Learning how to navigate a legal or education system full of red tape can seem next to impossible for recent immigrants—particularly those with limited language skills. The Coalition of Asian American Leaders has created a tool to make that a little easier.
Last year, after conducting a community scan of Asian American immigrants and refugee communities in Minnesota, the coalition issued its report: “A Brief about the Experiences of Asian Immigrants in Minnesota.” Then, it created a digital Immigration Resource Map of services available to address the needs of those communities.
An online event Thursday hosted by CAAL to officially launch the map will feature an overview and tutorial on how to use the map, which then will be available on the organization’s website. It includes providers in Minnesota who work directly with refugee and immigrant communities. While mostly geared toward Asian immigrants and refugees, some resources are listed for other communities.

The tool includes maps specifically focused on advocacy, education, and legal services. By using the map, users can find location, list of spoken languages, contact information, and more.
For example, immigration legal services include removal defense, applying for different types of visas, family reunification and family sponsorship applications.
“One of the recurring themes was that people just didn’t know where to go to get help for their immigration needs or their individual concerns,” said Jenny Srey, CAAL lead organizer for safe and welcoming communities. She started a year ago at CAAL and led the team that created the resource map.
Last summer, CAAL partnered with the University of Minnesota’s Center for Urban and Regional Affairs (CURA) to make the resource map digitally accessible.
“A digital map is nice because we can change it, we can add more to it,” Srey said. “We wanted something easy for communities to use and can be adaptable to different resources.”

In November, surveys were sent to service providers across Minnesota to collect information about their services to address issues facing immigrant and refugee communities.
Juthi Dewan, a third-year student at Macalester College on an internship with CAAL, created the map based on survey responses. Dewan said she had personal experience of how important such a map could be. When she was 16 years old, her family immigrated to California from Bangladesh, and she saw her parents struggle to make the transition because they did not speak English well, she added.
They were fortunate to have family who could help them, however, Dewan said “if we didn’t have family, this definitely would have been something that my parents would have wanted to see or could have relied on.”
There are more than 50 nonprofit and private service providers in the resource map, primarily located in the Twin Cities.
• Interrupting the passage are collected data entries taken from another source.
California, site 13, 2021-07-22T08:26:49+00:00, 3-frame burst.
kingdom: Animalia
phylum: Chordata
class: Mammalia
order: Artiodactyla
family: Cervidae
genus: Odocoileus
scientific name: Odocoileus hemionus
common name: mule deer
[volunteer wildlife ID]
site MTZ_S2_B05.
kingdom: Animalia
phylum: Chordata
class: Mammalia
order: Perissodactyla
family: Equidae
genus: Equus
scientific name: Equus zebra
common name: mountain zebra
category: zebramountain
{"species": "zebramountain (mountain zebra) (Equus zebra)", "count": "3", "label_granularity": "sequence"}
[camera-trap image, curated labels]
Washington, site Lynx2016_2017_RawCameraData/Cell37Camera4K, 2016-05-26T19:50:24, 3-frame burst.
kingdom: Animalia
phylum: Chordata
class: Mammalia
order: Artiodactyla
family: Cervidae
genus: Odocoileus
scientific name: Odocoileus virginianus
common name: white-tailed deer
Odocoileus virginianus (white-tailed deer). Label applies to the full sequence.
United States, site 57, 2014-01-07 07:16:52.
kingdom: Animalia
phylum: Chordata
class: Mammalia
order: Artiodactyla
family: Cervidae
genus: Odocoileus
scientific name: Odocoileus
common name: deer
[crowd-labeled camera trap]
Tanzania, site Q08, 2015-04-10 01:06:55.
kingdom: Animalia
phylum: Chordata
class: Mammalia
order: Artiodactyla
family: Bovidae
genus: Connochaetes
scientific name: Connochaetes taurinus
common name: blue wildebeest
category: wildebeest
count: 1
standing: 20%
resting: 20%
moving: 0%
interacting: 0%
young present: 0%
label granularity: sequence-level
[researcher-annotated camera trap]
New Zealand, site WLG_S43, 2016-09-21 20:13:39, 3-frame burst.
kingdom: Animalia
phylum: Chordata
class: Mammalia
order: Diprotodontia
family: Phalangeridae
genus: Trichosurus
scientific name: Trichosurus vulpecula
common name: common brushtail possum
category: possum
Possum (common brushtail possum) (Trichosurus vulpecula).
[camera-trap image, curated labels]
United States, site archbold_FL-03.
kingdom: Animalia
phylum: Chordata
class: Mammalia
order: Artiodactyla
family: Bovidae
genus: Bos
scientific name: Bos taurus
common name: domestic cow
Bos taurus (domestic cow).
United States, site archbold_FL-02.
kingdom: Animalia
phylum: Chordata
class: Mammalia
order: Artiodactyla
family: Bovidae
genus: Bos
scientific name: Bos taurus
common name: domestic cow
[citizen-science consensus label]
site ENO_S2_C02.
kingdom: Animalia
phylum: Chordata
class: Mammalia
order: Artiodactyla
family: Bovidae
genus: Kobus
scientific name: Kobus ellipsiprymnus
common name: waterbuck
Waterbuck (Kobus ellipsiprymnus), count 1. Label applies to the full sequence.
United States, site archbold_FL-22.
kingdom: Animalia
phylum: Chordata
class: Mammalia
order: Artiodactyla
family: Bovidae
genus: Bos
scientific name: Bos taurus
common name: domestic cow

There will also be an option for providers to fill out a survey to be added to the map.
Srey said that nonprofit legal organizations do not always have the capacity to address specific concerns, and in some cases immigrants and refugees may not meet their eligibility requirements, so having a resource bank provides different options.
“The current immigration system is really full of red tape and bureaucracy, and it’s definitely hard to navigate even [with] English as your first language,” said Julia Gay, CAAL Marketing and Communications Coordinator. “ The more that CAAL and others can do to make the system easier to navigate for people, I think that is key.”